::: Document

But just consider what a JustWorks(tm) app really entails.

You certainly need a good designer with a firm grasp of UX design and making
everything very shiny.

You also most certainly need somebody who will market your app and make sure
it even finds those oh-so-independent office people.

And once your user-base grows to a number high enough to sustain your app at
all, you're going to have to handle them somehow ... because we all know
JustWorks(tm) means a few guys sweating in the background over the next dumb
thing somebody inputs where they weren't supposed to.

With that consideration in mind, it would seem we are entering the decade of
the scrappy startup.

------
muffinman2010
Please, lets not enter an age of programmers that act like kanye west. I
really hope programmers don't adopt this point of view, I go to an "ivy
league" cs uni, and I'm seeing my peers adopt this douchie ego - were they
think they control the world. I don't completely agree with this article its
taking a very startup / silicon valley approach to the whole argument, the
bigger the company gets the easier it becomes to afford more programmers, I
know it may be hard to believe but there are programmers outside silicon
valley, and most third world countries, india, china, Indonesia , Dubai have
ramped up their post secondary programs, every industry has its bubbles, cs is
now, a year ago it was accountants, its completly normal, doesn't mean we're
gonna rule the world.

::::::
::: Recorded data

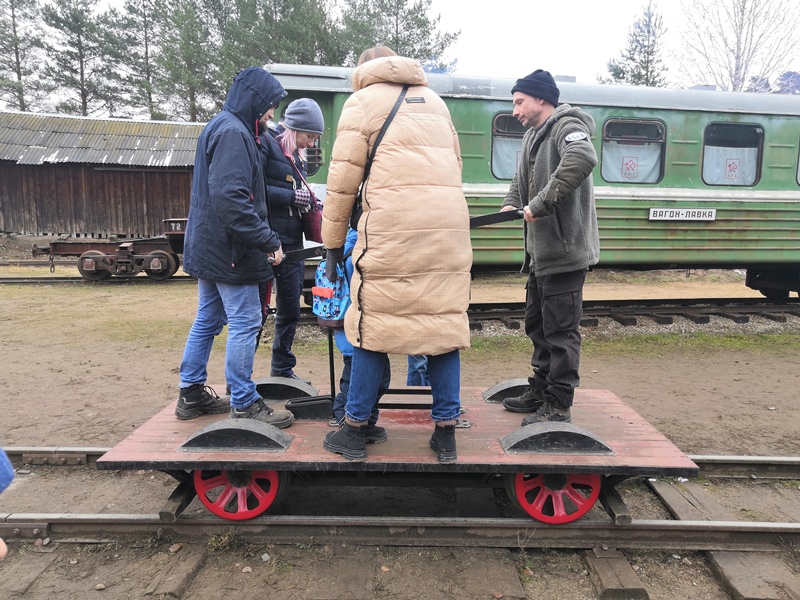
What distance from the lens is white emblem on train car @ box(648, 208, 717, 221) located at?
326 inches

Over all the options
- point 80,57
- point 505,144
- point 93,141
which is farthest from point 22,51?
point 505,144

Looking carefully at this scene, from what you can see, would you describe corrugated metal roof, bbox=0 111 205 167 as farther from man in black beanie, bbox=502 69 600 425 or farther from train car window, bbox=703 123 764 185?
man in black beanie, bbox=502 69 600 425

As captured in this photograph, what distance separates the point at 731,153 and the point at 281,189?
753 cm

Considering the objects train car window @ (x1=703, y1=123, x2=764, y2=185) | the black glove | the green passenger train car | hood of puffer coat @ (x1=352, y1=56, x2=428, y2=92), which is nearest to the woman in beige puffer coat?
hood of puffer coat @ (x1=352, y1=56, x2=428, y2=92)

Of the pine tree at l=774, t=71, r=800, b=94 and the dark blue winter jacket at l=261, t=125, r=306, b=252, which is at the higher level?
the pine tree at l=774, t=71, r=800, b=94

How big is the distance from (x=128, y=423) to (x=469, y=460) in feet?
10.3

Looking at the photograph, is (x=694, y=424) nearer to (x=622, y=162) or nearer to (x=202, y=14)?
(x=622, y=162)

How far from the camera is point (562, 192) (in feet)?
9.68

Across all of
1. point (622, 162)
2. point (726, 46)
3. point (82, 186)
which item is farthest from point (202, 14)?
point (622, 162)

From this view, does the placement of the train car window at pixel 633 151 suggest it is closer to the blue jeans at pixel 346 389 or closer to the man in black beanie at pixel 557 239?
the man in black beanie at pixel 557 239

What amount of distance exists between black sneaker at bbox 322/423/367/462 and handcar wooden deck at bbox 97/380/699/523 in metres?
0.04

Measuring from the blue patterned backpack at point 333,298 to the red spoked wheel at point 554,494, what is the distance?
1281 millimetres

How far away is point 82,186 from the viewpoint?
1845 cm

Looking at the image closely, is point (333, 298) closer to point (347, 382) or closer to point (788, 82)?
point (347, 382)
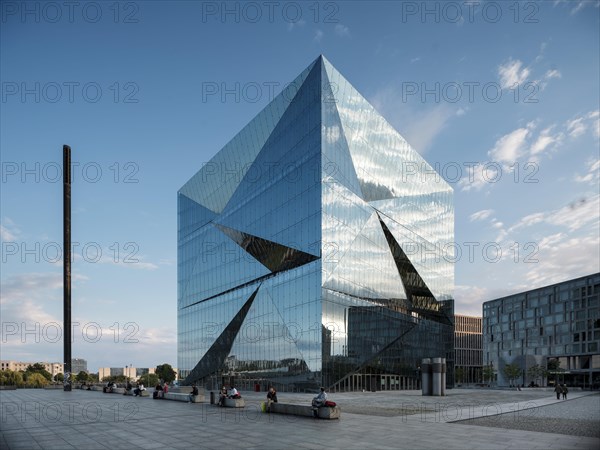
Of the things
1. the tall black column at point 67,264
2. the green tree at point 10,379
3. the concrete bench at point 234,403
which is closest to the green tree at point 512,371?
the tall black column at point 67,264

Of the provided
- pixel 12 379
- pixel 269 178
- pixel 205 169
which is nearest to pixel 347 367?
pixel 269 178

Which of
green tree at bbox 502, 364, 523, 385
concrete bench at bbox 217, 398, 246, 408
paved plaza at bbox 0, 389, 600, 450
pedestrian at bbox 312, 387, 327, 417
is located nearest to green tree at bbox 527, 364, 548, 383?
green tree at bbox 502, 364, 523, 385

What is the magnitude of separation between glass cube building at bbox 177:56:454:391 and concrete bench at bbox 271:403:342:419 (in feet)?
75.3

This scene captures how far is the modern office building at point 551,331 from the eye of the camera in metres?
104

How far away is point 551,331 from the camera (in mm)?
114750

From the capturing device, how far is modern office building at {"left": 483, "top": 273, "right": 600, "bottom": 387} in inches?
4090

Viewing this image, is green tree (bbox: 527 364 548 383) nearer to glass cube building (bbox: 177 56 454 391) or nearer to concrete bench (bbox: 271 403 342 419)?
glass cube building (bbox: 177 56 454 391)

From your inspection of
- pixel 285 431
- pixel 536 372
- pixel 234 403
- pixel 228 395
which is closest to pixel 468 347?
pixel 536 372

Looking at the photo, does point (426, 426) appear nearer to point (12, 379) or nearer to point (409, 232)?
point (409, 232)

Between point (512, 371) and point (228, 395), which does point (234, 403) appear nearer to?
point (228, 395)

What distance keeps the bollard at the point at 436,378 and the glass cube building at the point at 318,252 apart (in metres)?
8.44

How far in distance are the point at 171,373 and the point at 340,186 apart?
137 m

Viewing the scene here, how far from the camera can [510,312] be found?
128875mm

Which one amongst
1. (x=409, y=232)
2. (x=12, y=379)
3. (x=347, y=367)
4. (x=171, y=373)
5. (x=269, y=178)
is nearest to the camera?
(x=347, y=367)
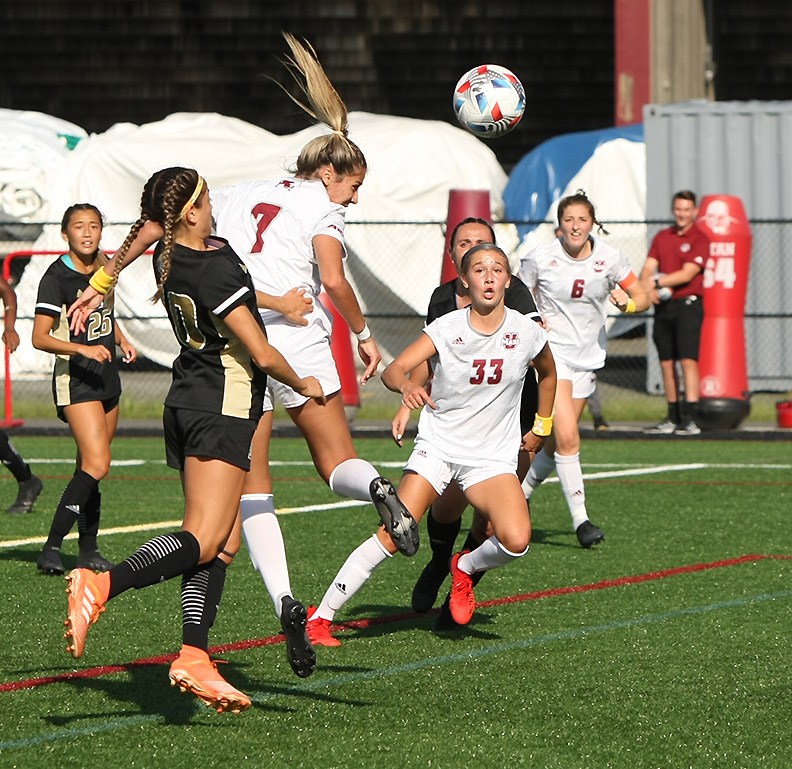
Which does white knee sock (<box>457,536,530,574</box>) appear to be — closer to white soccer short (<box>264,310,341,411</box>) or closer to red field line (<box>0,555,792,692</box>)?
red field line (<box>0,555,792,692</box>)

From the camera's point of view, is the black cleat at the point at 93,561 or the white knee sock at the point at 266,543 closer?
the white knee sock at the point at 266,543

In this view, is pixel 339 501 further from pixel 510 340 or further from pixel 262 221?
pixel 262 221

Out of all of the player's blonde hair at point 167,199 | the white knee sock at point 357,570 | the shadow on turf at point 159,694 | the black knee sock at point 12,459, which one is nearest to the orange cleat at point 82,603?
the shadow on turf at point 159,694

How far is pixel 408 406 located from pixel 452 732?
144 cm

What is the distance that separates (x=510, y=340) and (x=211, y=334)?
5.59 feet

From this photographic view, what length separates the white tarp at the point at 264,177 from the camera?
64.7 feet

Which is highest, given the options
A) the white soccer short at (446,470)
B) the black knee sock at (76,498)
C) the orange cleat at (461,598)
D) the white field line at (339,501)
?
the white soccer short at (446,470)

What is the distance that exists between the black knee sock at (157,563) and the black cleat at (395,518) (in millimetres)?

::::::

Task list:
• 1. From the thread, write out everything from "But just consider" down to "oh-so-independent office people.".
• 2. List the places muffinman2010 names in the thread as having ramped up their post secondary programs.

Answers:
• 1.
But just consider what a JustWorks(tm) app really entails.

You certainly need a good designer with a firm grasp of UX design and making
everything very shiny.

You also most certainly need somebody who will market your app and make sure
it even finds those oh-so-independent office people.

• 2.
india
china
Indonesia
Dubai